2. Preminger n’est pas un déterministe. Il ignore le poncif simplet du méchant système écrasant les gentils individus au profit d’une vision dynamique dépeignant les tensions, le jeu de dominos complexe et vivant entre les rouages d’une institution et le heurt de volontés individuelles antagonistes. Si bien qu’un des motifs récurrents de ces films est celui de la stratégie : rhétorique de prétoire dans les films à procès, intrigues d’antichambre dans Advise and Consent, tactique navale et guéguerres internes au sein de la hiérarchie du commandement (entre les militaires de terrain et les planqués de l’arrière) dans In Harm’s Way. Rockwell Torrey est un capitaine compétent parce qu’il est le meilleur stratège, parce qu’il sait anticiper, déduire à la lecture d’une simple carte les ressorts d’une opération top secret bien avant d’en être officiellement informé, ou encore modifier sa tactique au dernier moment, sur la foi d’un rapport reçu en cours de mission, pour mieux blouser ses adversaires.
3. Conséquemment, Preminger s’intéresse à la circulation de l’information et, de manière pionnière, au rôle des médias. Dans Advise and Consent, c’est une manchette de journal qui, au tout premier plan, mettait en branle le mouvement du film. Une scène d’In Harm’s Way montre comment des haut gradés cherchent à utiliser un groupe de journalistes embedded pour servir leurs ambitions politiques – moment qui se charge d’un accent prémonitoire à la lumière des conflits armés d’aujourd’hui.

Le film appose plutôt qu’il n’oppose deux caractères, le vieux loup de mer fatigué (John Wayne) et la tête brûlée rongée par ses démons intérieurs (Kirk Douglas). Wayne transporte chez Preminger sa persona construite chez Hawks et Ford. On songe en particulier à They Were Expendable de Ford, dont le titre aurait fort bien convenu à In Harm’s Way. La longueur de ces deux films (plus de deux heures) et leur durée étale sont mises au service d’une vision aussi peu romantique et triomphale que possible de la guerre, montrée comme une tâche ingrate, morne, répétitive, où la seule certitude est d’aller au casse-pipe. On ne compte pas les morts et les blessés, et la mort toujours expéditive n’épargne pas plus les « vedettes » que les figurants.

À COMPLÉTER:
[1] Relevez tous les titres de films mentionnés dans le texte présenté.
[2] Répondez brièvement, d’après le texte présenté :
(a) Quel acteur incarne le vieux loup de mer fatigué ?
(b) Dans Advise and Consent, qu’est-ce qui met en branle le mouvement du film dès le tout premier plan ?
(c) Comment s’appelle le capitaine décrit comme le meilleur stratège ?

JEU DE DONNÉES:
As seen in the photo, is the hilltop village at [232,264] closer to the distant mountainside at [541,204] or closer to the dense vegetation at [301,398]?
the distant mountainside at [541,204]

RÉPONSES ATTENDUES:
[1]
Advise and Consent
In Harm’s Way
They Were Expendable

[2]
(a) John Wayne
(b) Une manchette de journal
(c) Rockwell Torrey